Refer to the getting started videos for examples of creating a new R project and uploading it to Github. If you have problems with these steps and they have not been resolved in our first class, then please email me about them, or create an issue on the course github page https://github.com/CrumpLab/psyc7709Lab/issues

1.11.2 Problems

  1. Compute the sum of the sequence 100 to 1000, going up by a constant value of 100 (100,200,300,400,500,600,700,800,900,1000).
  2. Compute the sum of these numbers (1,3,2,4,3,5,4,3,4,5,6,5,6,7,6,5,6,5,4,3,4,5)
  3. Write a custom sequence generator function using a for loop that generates a sequence from a starting integer value to an ending integer value in steps of 1. Demonstrate that it can produce the sequence 1 to 10.
  4. Write a custom function to implement the following general equation to find the sum of any constant series:

\(X_1 + X_2 + \ldots + X_n = (\frac{X_n-X_1}{c}+1)(\frac{X_1+X_n}{2})\)

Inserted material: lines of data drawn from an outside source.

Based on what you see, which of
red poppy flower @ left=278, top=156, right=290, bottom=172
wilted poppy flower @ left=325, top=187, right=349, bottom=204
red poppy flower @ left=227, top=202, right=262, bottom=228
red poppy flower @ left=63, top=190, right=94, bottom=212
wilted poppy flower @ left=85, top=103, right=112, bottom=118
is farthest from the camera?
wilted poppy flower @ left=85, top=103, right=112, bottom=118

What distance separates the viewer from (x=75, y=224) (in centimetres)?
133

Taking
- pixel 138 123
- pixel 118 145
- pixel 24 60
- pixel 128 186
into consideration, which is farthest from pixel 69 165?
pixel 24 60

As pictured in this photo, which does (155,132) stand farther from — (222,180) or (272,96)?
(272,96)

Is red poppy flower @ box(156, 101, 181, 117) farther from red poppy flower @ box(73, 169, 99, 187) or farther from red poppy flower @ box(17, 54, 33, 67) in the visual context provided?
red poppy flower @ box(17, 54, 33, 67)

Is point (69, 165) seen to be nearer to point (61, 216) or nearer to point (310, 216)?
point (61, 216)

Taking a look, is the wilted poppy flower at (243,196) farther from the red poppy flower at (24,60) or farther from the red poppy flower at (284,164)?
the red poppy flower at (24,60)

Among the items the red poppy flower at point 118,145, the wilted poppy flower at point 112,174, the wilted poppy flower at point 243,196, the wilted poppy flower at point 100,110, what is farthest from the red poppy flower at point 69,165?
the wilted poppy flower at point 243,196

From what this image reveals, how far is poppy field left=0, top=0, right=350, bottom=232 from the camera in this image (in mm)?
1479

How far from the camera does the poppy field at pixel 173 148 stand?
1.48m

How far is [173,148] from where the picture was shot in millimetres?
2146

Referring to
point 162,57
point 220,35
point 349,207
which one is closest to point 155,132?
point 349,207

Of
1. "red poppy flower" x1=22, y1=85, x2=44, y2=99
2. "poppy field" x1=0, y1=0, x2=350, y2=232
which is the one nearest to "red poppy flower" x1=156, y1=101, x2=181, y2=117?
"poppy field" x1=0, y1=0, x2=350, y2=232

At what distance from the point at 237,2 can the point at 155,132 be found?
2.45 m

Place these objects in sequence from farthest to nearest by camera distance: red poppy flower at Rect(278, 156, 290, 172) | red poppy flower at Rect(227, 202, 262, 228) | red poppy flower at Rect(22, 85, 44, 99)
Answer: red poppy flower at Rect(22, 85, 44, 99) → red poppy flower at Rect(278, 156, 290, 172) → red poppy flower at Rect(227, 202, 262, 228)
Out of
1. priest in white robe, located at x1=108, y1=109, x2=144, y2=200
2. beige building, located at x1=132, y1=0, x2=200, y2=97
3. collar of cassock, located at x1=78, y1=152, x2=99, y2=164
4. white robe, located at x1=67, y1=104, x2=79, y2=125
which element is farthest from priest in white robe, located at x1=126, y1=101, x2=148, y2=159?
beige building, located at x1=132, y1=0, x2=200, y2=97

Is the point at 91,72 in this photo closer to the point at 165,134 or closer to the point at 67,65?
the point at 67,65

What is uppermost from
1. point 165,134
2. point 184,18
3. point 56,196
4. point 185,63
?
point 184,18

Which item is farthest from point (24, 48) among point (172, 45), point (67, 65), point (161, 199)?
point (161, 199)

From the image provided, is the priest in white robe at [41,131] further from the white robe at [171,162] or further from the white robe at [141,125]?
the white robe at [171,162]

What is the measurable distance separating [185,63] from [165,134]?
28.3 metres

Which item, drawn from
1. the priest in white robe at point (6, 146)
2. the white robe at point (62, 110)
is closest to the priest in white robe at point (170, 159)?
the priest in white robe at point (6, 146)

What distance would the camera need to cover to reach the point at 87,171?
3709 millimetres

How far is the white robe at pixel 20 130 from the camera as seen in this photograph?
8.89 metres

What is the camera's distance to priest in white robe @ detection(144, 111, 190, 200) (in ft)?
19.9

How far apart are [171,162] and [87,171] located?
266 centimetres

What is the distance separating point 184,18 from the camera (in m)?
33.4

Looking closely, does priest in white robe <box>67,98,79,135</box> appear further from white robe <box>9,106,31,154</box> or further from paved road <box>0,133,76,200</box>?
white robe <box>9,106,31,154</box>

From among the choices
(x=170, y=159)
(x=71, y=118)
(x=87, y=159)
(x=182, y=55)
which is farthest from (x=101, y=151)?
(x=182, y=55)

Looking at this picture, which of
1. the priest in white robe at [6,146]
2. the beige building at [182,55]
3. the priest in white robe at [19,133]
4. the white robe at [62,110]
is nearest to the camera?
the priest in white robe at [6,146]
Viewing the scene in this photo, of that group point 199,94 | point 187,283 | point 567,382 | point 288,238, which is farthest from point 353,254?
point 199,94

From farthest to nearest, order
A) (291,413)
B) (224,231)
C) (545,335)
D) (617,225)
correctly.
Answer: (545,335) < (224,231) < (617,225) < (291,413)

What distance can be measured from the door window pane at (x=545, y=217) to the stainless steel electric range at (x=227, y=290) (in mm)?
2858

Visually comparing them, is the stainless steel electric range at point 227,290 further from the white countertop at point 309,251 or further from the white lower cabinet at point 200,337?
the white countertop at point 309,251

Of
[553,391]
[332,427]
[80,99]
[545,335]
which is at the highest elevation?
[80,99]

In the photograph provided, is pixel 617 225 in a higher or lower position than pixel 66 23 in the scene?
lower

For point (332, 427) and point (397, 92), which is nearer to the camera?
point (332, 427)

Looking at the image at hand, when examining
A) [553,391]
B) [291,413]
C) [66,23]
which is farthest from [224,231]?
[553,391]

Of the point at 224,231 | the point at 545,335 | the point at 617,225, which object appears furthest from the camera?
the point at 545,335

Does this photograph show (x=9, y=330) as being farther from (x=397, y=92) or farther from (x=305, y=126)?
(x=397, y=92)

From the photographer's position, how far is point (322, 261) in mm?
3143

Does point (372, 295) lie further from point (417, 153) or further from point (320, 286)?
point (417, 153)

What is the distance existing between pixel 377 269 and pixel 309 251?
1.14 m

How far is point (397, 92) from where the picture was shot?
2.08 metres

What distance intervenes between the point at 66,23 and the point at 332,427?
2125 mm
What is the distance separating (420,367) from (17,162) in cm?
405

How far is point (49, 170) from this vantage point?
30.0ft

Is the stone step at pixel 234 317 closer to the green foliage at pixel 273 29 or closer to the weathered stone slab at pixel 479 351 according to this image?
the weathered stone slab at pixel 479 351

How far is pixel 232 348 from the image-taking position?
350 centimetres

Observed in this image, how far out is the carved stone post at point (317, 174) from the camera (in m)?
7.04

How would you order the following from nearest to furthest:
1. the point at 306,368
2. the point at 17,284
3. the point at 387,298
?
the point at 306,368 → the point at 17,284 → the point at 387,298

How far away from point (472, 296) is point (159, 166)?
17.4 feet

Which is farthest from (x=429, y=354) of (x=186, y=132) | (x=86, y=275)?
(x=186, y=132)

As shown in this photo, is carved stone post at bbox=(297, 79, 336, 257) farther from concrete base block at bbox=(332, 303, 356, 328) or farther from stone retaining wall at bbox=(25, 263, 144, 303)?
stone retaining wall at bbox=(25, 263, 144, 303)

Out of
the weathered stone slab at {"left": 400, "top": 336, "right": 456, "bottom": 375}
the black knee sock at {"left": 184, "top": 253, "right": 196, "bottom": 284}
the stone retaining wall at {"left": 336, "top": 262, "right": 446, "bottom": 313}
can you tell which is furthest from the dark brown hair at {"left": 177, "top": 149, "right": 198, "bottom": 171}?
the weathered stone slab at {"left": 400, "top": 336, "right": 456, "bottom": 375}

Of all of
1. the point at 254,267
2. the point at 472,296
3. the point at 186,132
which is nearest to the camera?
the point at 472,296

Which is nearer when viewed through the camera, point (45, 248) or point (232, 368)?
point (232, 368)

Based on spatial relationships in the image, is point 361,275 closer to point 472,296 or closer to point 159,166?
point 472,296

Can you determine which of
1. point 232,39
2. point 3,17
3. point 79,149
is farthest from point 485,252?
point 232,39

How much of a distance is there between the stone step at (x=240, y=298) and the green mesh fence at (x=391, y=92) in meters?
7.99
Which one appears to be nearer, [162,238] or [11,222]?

Demonstrate that your function correctly produces the sum for the series below:

seq(10,100,10)
#>  [1]  10  20  30  40  50  60  70  80  90 100
  1. Write a custom function that generates a constant series between any start and end values, with any constant, and finds the sum. Have your function output both the sequence and the sum. For this problem, feel free to use the existing seq() and sum() functions in your custom function. Demonstrate the function correctly prints out the above sequence (10 to 100 in steps of 10), and its sum.
  2. Use the sum() and the length() functions to calculate the mean (average) of the numbers x = c(1,2,3,4,5).